REQUIREMENT:
Can you convert the lines below into a JSON list of strings, one string per line, with blank lines left out?

------------------------

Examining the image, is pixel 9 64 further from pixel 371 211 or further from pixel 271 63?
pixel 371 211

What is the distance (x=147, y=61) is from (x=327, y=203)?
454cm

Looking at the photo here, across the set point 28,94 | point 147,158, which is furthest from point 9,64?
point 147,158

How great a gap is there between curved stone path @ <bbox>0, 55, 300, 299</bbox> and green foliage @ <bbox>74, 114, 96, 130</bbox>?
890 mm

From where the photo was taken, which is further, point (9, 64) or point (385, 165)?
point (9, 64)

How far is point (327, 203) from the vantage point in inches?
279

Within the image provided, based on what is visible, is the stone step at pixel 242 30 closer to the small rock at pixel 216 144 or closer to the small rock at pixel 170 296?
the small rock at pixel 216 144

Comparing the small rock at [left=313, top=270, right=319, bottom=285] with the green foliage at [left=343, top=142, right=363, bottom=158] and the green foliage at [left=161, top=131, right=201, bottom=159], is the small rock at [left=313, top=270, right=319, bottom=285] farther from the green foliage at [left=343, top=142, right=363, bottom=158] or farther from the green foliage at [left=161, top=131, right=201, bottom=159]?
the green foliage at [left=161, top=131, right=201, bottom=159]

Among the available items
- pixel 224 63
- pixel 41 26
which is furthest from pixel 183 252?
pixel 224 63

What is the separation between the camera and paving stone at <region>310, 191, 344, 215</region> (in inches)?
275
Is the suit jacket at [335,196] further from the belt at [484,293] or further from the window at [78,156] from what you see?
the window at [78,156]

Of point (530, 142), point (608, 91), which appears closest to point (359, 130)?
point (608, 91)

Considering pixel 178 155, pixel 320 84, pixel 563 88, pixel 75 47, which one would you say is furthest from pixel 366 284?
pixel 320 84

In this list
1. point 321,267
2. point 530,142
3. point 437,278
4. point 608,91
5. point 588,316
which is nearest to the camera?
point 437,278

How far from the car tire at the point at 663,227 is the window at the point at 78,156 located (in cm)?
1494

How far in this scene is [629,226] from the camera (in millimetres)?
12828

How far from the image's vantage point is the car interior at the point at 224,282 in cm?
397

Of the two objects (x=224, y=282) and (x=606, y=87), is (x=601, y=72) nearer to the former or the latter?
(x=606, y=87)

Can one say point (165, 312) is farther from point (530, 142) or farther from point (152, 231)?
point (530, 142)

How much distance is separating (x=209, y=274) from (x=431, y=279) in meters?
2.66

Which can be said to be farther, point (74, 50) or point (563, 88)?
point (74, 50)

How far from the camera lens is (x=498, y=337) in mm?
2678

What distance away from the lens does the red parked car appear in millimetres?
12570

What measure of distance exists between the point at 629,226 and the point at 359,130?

------------------------

TASK RESPONSE:
[
  "Examining the image, is pixel 9 64 further from pixel 371 211 or further from pixel 271 63?",
  "pixel 371 211",
  "What is the distance (x=147, y=61) is from (x=327, y=203)?",
  "454cm",
  "Looking at the photo here, across the set point 28,94 | point 147,158, which is furthest from point 9,64?",
  "point 147,158",
  "How great a gap is there between curved stone path @ <bbox>0, 55, 300, 299</bbox> and green foliage @ <bbox>74, 114, 96, 130</bbox>?",
  "890 mm",
  "From where the photo was taken, which is further, point (9, 64) or point (385, 165)?",
  "point (9, 64)",
  "How far is point (327, 203) from the vantage point in inches?",
  "279",
  "Within the image provided, based on what is visible, is the stone step at pixel 242 30 closer to the small rock at pixel 216 144 or closer to the small rock at pixel 170 296?",
  "the small rock at pixel 216 144",
  "Comparing the small rock at [left=313, top=270, right=319, bottom=285] with the green foliage at [left=343, top=142, right=363, bottom=158] and the green foliage at [left=161, top=131, right=201, bottom=159], is the small rock at [left=313, top=270, right=319, bottom=285] farther from the green foliage at [left=343, top=142, right=363, bottom=158] or farther from the green foliage at [left=161, top=131, right=201, bottom=159]?",
  "the green foliage at [left=161, top=131, right=201, bottom=159]",
  "Among the available items",
  "- pixel 224 63",
  "- pixel 41 26",
  "which is furthest from pixel 183 252?",
  "pixel 224 63",
  "What is the separation between the camera and paving stone at <region>310, 191, 344, 215</region> (in inches)?",
  "275",
  "Is the suit jacket at [335,196] further from the belt at [484,293] or further from the window at [78,156] from what you see?",
  "the window at [78,156]",
  "Of point (530, 142), point (608, 91), which appears closest to point (359, 130)?",
  "point (608, 91)",
  "Considering pixel 178 155, pixel 320 84, pixel 563 88, pixel 75 47, which one would you say is furthest from pixel 366 284?",
  "pixel 320 84",
  "In this list",
  "1. point 321,267",
  "2. point 530,142",
  "3. point 437,278",
  "4. point 608,91",
  "5. point 588,316",
  "which is nearest to the camera?",
  "point 437,278",
  "How far from the car tire at the point at 663,227 is the window at the point at 78,156 located (in cm)?",
  "1494",
  "How far in this scene is [629,226] from the camera (in millimetres)?",
  "12828",
  "How far from the image's vantage point is the car interior at the point at 224,282 in cm?",
  "397",
  "Of the two objects (x=224, y=282) and (x=606, y=87), is (x=601, y=72) nearer to the former or the latter?",
  "(x=606, y=87)",
  "Can one say point (165, 312) is farther from point (530, 142) or farther from point (152, 231)?",
  "point (530, 142)",
  "How much distance is separating (x=209, y=274) from (x=431, y=279) in meters?",
  "2.66",
  "Which can be said to be farther, point (74, 50) or point (563, 88)?",
  "point (74, 50)",
  "How far from the camera lens is (x=498, y=337) in mm?",
  "2678",
  "What distance away from the lens does the red parked car appear in millimetres?",
  "12570",
  "What measure of distance exists between the point at 629,226 and the point at 359,130?"
]